══ Fragmento de página ══

Leer como una necesidad tan apremiante que obliga a escribir para seguir leyendo. Revivir, en el acto de la escritura, la emoción de encontrarse con el texto, igual que el regreso cada noche al libro a medias, rescatada la historia del anonimato de la mesilla. Mundos que nadie puede arrebatarnos.
Pero en una época de excesos como ésta -incluso en el número de volúmenes publicados- cada vez se compran menos libros de segunda mano. Quizás no se vendan muchos siquiera. O se vendan y se compren al peso -terrible forma de acabar para esas páginas que fueron capaces de hacernos obviar la rutina un momento. Ahora que tantos leen libros de consumo, me pregunto qué suerte correrán los best sellers a los que supongo no se regresa tantas veces a lo largo de la vida como ocurre con Wilde o Lawrence.

═══

— Objetivo —
Responda brevemente estas preguntas sobre el fragmento:
(a) ¿De dónde se rescata la historia del libro a medias al que se vuelve cada noche?
(b) ¿Se compran cada vez más o cada vez menos libros de segunda mano?
(c) ¿Qué dos autores se nombran como aquellos a los que se regresa muchas veces a lo largo de la vida?
Las filas no hacen falta para esta tarea.

══ Extractos de filas ══

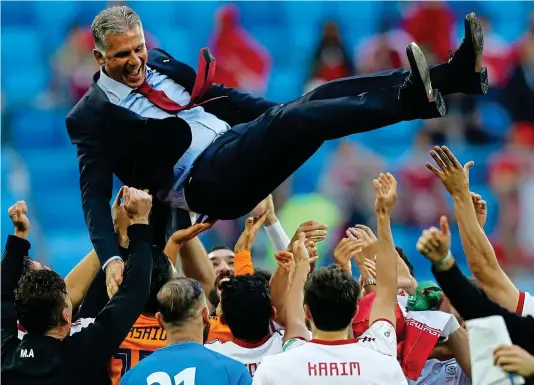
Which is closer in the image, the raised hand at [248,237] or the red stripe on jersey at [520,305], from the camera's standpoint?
the red stripe on jersey at [520,305]

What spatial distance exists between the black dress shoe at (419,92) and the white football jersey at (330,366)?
1.12 m

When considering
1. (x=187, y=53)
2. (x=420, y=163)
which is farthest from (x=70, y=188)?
(x=420, y=163)

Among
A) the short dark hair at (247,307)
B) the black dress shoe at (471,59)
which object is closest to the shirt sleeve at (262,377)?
the short dark hair at (247,307)

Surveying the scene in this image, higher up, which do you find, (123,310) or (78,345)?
(123,310)

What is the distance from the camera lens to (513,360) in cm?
343

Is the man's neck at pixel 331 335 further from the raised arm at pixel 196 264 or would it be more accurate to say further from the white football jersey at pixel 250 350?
the raised arm at pixel 196 264

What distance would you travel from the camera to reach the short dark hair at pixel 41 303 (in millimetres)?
4035

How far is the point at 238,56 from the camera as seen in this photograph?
1141 cm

═══

— Resultado esperado —
(a) Del anonimato de la mesilla.
(b) Cada vez menos.
(c) Wilde y Lawrence.